Über die Haut wird aber offenbar nur wenig von dem Stoff aufgenommen. Bei aluminiumhaltigen Antitranspirantien hat die Behörde weitgehend Entwarnung gegeben: Gesundheitliche Beeinträchtigungen durch den regelmäßigen Gebrauch solcher Mittel seien nach aktuellem Stand unwahrscheinlich, heißt es in einer Stellungnahme. Wer sicher gehen will, kann den Stoff leicht meiden. Bei Deos ist das Angebot an aluminiumfreien Produkten immens – und wenn es nur darum geht, Gerüchen vorzubeugen, können auch sie effektiv schützen. So verhindern sie durch Alkohol, dass sich schweißzersetzende Bakterien rasch vermehren.
Wenn Schwitzen pathologisch ist
In manchen Fällen ist Menschen aber auch mit dem besten Deo nicht geholfen. Wer krankhaft schwitzt, ist ohne jeden Grund oft schweiß-gebadet. Dahinter können andere Erkrankungen oder hormonelle Störungen stecken. Lässt sich keine Ursache finden, handelt es sich um eine „primäre Hyperhidrose“: Durch eine Art Fehlschaltung im Gehirn fangen die Betroffenen in völlig unpassenden Momenten an zu schwitzen, unter Achseln, an Händen, Füßen oder auch am ganzen Körper.

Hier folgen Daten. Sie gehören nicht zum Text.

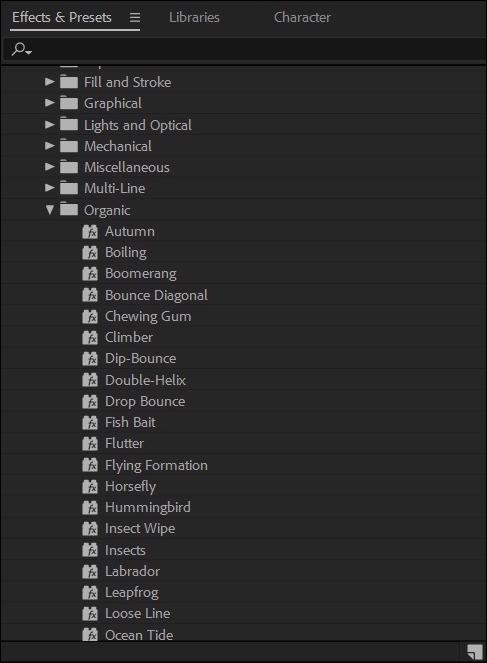 Text animators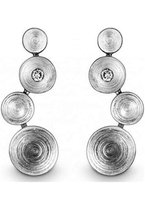 Quinn - zilveren oorstekers met diamanten 0,03 ct - 0368969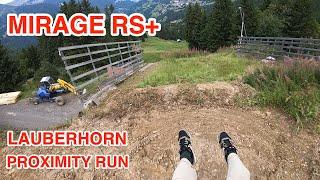 MIRAGE RS+ 11m - LAUBERHORN PROXIMITY RUN - SPEEDFLYING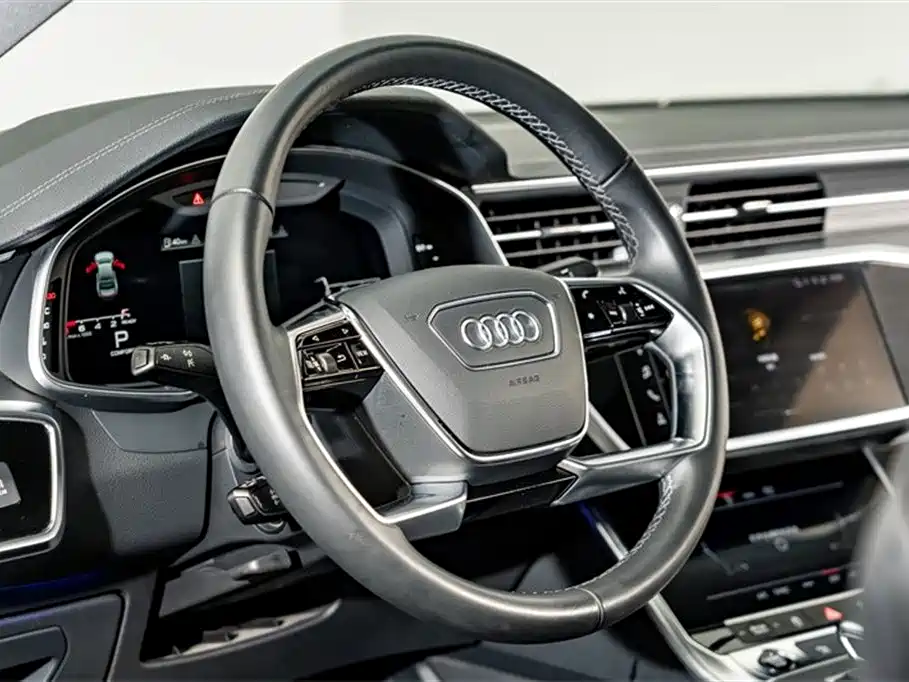 Audi A7L 2024 45TFSI S-line Dream Edition Crystal Package фото 11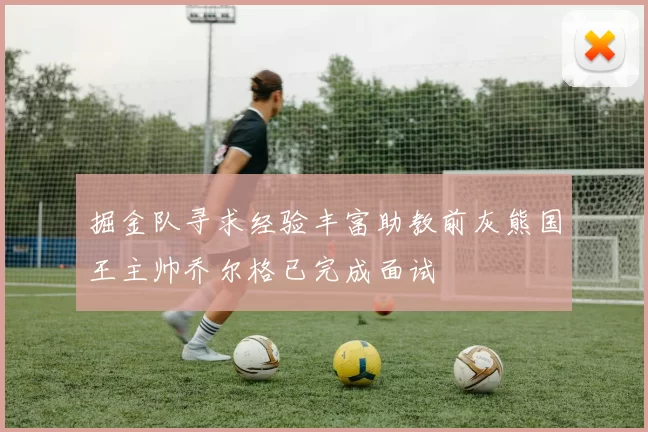 掘金队寻求经验丰富助教前灰熊国王主帅乔尔格已完成面试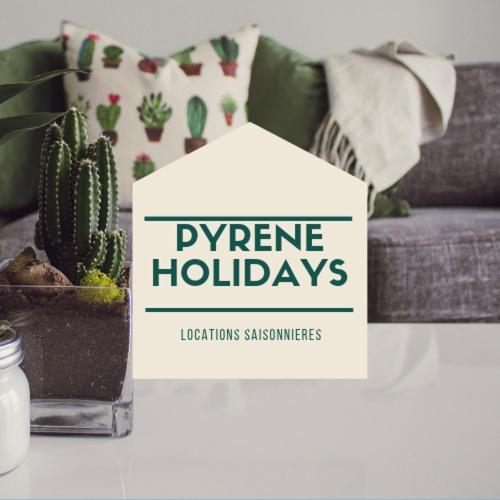 Pyrene Holidays- Residence Le Grand Hotel - Studio Lumineux A 2 Pas Des Thermes De Capvern Les Bains المظهر الخارجي الصورة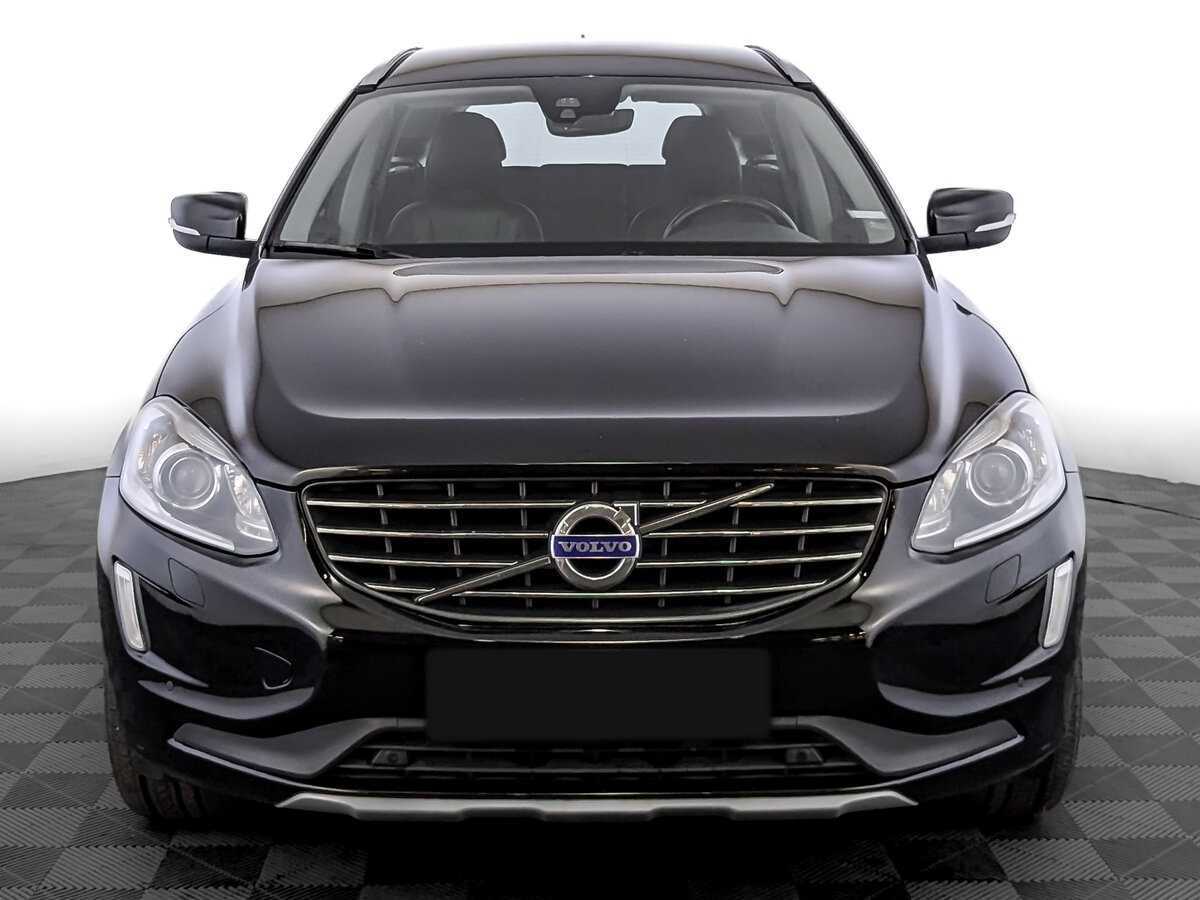 Volvo XC60 с пробегом — 2017 год. Фото: #1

Aber ab wann ist Schwitzen pathologisch? „Wenn man darunter leidet“, erklärt Rzany. Tatsächlich kann der Leidensdruck der Patientinnen und Patienten immens sein: In schweren Fällen ziehen sie sich zurück, da sie sich in Gesellschaft schämen. Um ihnen zu helfen gibt es eine ganze Reihe von Möglichkeiten: etwa Aluminiumsalzrezepturen zum Auftragen oder „Botox“-Injektionen, die die Schweißproduktion hemmen. Bringt das alles nichts, kann man operativ eingreifen. Am schonendsten ist es, die Achselschweißdrüsen minimal-invasiv abzusaugen.